Crucially, nodes operate asynchronously and decide independently rather than following a global synchronous clock or identical parameter updates.
Results and implications
ReaGAN performs strongly on classic benchmarks like Cora, Citeseer, and Chameleon. Remarkably, it achieves competitive accuracy without supervised training or fine-tuning, showing how agentic planning plus semantic retrieval can substitute for traditional end-to-end learning in certain graph settings.
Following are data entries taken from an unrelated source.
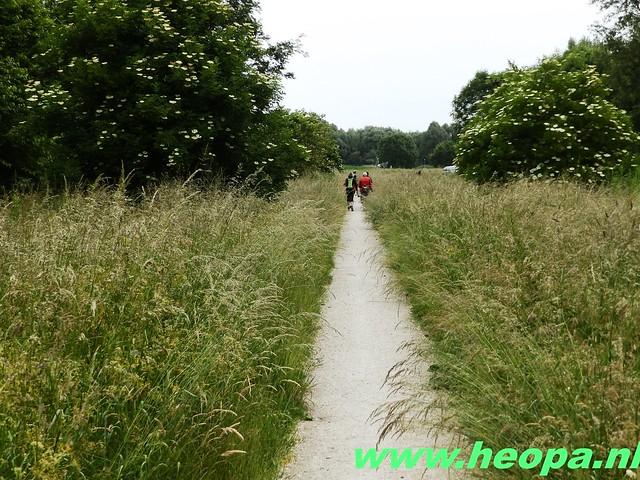 2016-06-11        Almeerdaagse     5e dag 42.5 Km (11)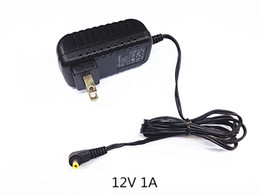 Wholesale US V A AC Adapter Power Charger for Sylvania SDVD7015 quot Portable DVD Player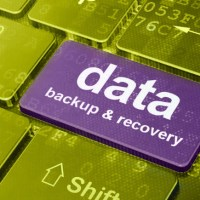 Data Recovery Procedures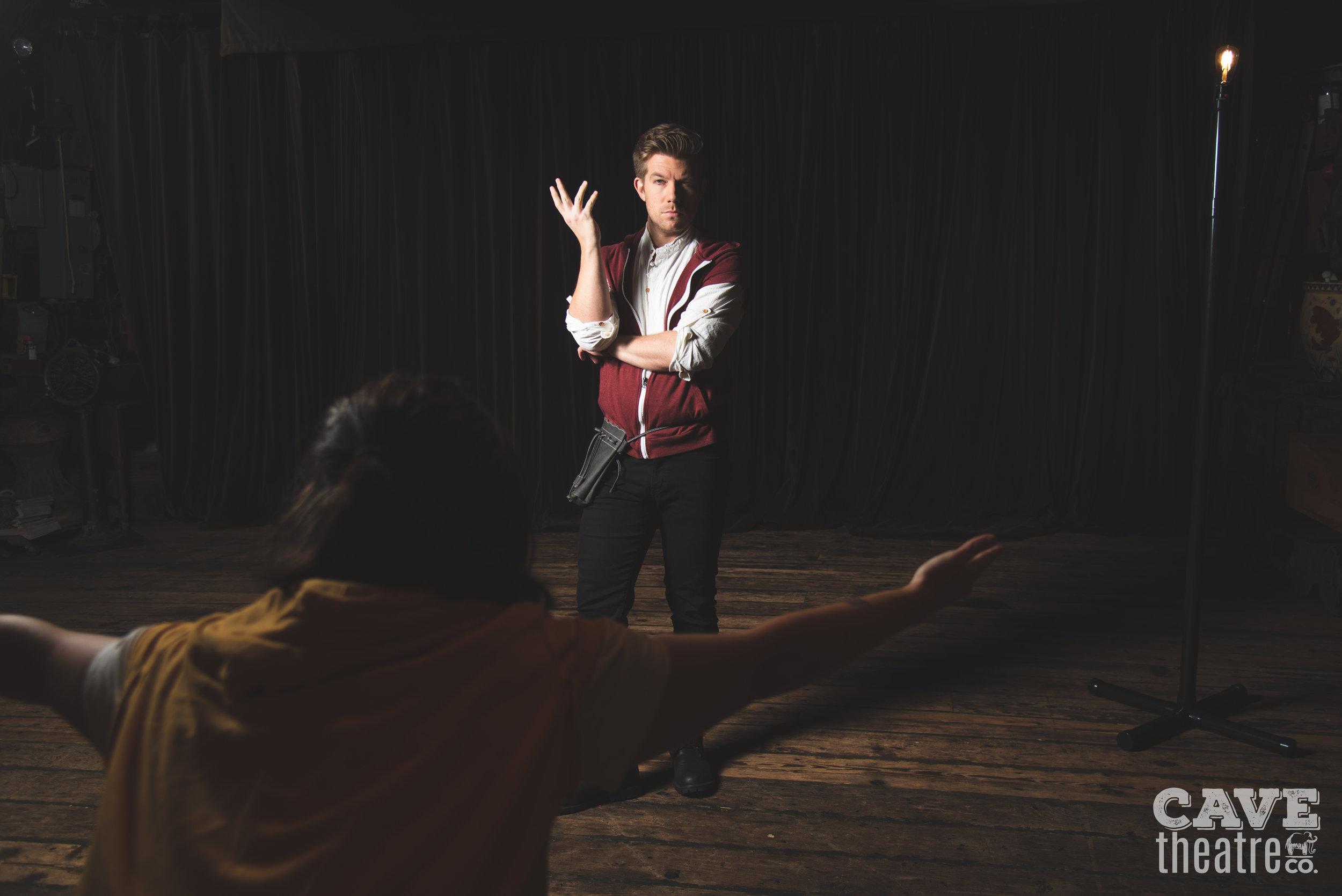 Cave Theatre Co. - 10.19.2018 - DSC_1154.jpg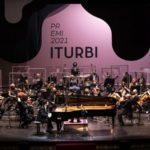 Salome Jordania, Ryutaro Suzuki y Alexey Sychev, en la Gran Final del Premio Iturbi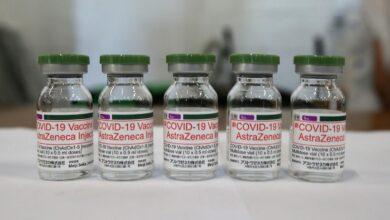تصویر از آسترازنکا به عنوان دوز دوم و بوستر پس از اسپوتنیک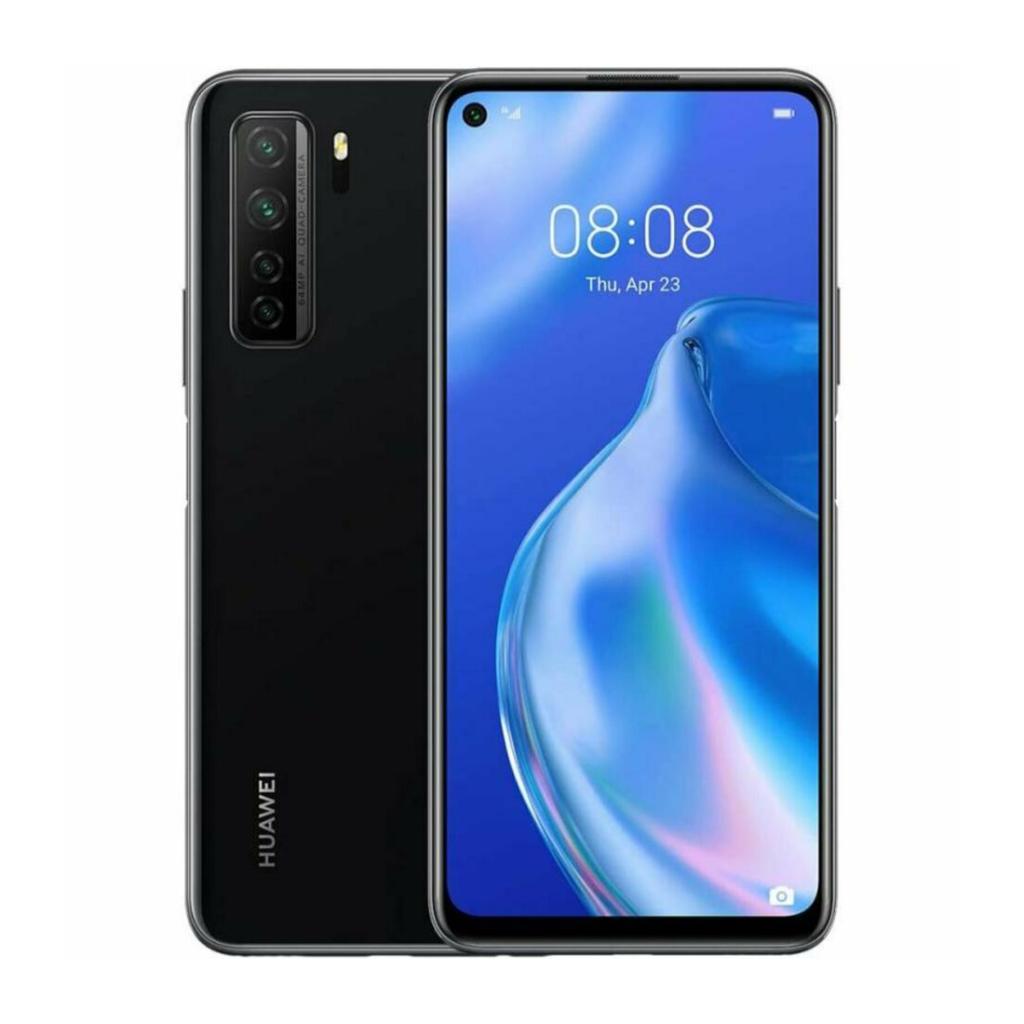 Huawei P40 lite 5G Dual-Sim 128GB schwarz - neu
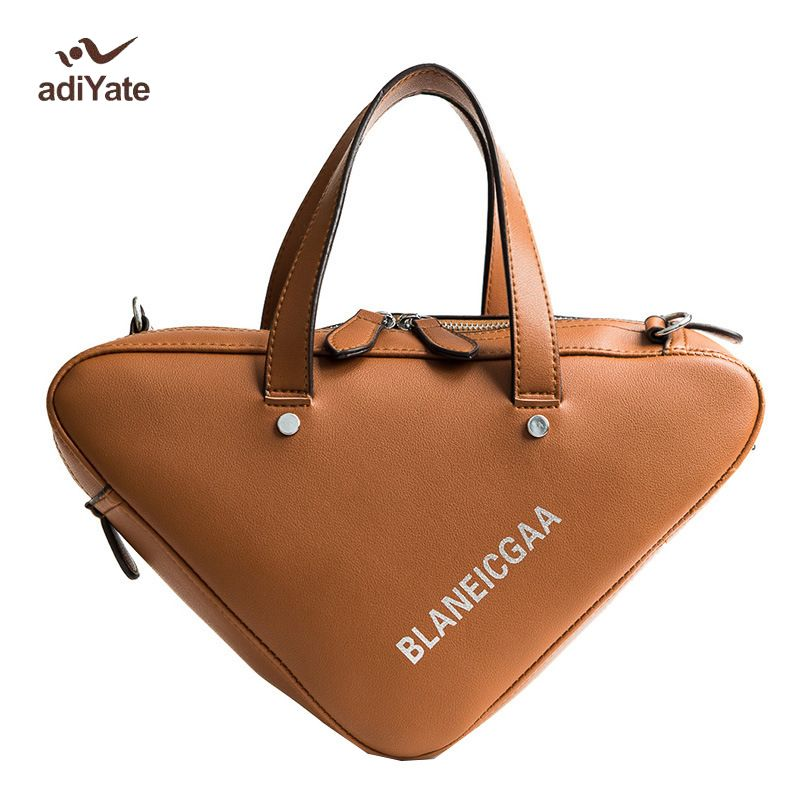 ea954ec9608 ADIYATE Womens bags Handbag Leather Rice Dumplings Package Hip Hop Bolsas  Feminina O Bags Clutch Bag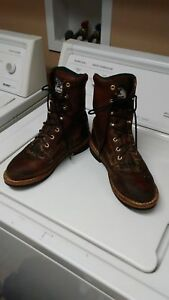 Georgia Boots, lace up boots, women's size 9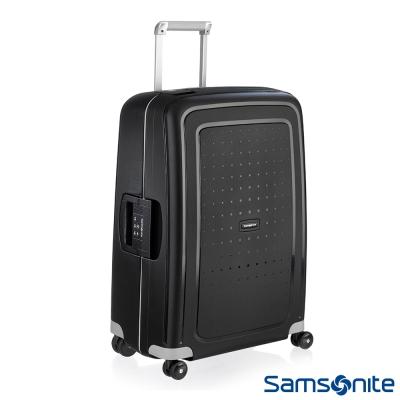 Samsonite新秀麗 28吋S'CURE四輪PP硬殼TSA扣鎖行李箱(黑)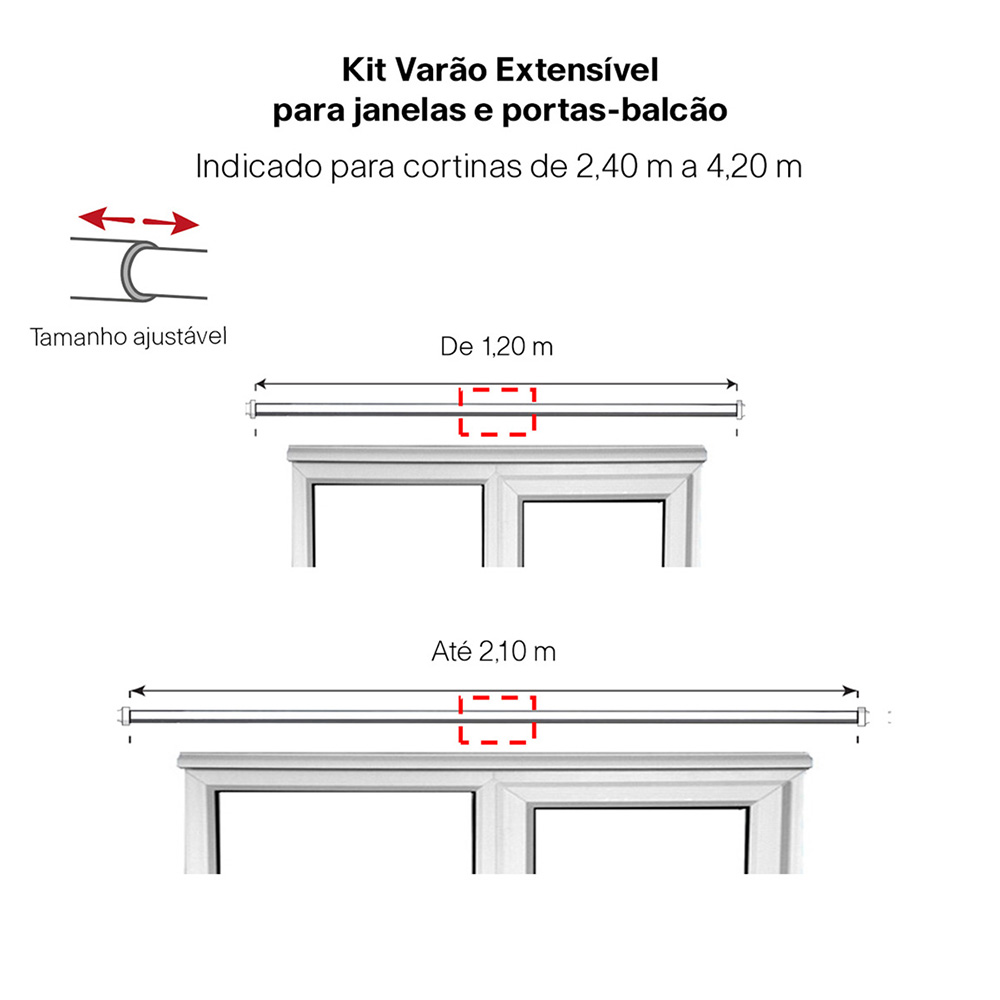 Kit Varão Para Cortina Extensivo - 1,20 a 2,10m Bola Branca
| Model | Cora | Citeseer | Chameleon | |---|---:|---:|---:| | GCN | 84.71 | 72.56 | 28.18 | | GraphSAGE | 84.35 | 78.24 | 62.15 | | ReaGAN | 84.95 | 60.25 | 43.80 |
ReaGAN relies on a frozen LLM for planning and context retrieval, underscoring the power of prompt design and semantic retrieval strategies.
Key insights
- Prompt engineering matters. How nodes mix local and global memory in prompts affects performance, and the optimal strategy depends on graph sparsity and label locality.
- Label semantics influence bias. Revealing explicit label names can skew predictions, while anonymizing labels often improves results.
- Agentic flexibility helps. Decentralized, node-level reasoning is especially effective in sparse graphs or those with noisy neighborhoods.
ReaGAN demonstrates a new direction in graph learning where nodes are not passive feature containers but adaptive, context-aware reasoning agents that combine local structure with global semantic retrieval.